_Tasks to perform:_
(a) From the text on Brynjulf Rivenes, extract the passage starting at "Brynjulf Rivenes (July" and ending at "an architect's office.".
(b) List every year that appears in the text on Brynjulf Rivenes.

Brynjulf Rivenes (July 4, 1874 – December 21, 1929), generally known as B. Rivenes, was a Norwegian-American architect practicing in Miles City, a city in sparsely settled eastern Montana.

Biography
Rivenes was born in Norway in 1874, and was educated there. In 1904, he and his brother David immigrated to the United States, settling in Glendive, Montana. In 1905, Brynjulf went to the state capitol in Helena where he worked as a draftsman for architect and engineer John Hackett Kent of Bell & Kent. He then returned to Glendive, where he and his brother established an architect's office.

After a brief practice in Glendive, Rivenes moved his office to Miles City in 1906, with David staying behind to operate the Glendive office as a branch. At the time, Miles City was undergoing a period of major economic growth, and Rivenes had the opportunity to design many of the new buildings that the expanding city required.

Rivenes practiced as an architect in Miles City until his unexpected death four days before Christmas of 1929. In order to raise money, what remained of the business was sold off.
Brynjulf Rivenes was buried in the Custer County Cemetery in Miles City.

_Data segment:_
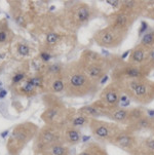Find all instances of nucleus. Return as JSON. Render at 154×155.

_Solutions to the tasks:_
(a)
Brynjulf Rivenes (July 4, 1874 – December 21, 1929), generally known as B. Rivenes, was a Norwegian-American architect practicing in Miles City, a city in sparsely settled eastern Montana.

Biography
Rivenes was born in Norway in 1874, and was educated there. In 1904, he and his brother David immigrated to the United States, settling in Glendive, Montana. In 1905, Brynjulf went to the state capitol in Helena where he worked as a draftsman for architect and engineer John Hackett Kent of Bell & Kent. He then returned to Glendive, where he and his brother established an architect's office.

(b) 1874, 1904, 1905, 1906, 1929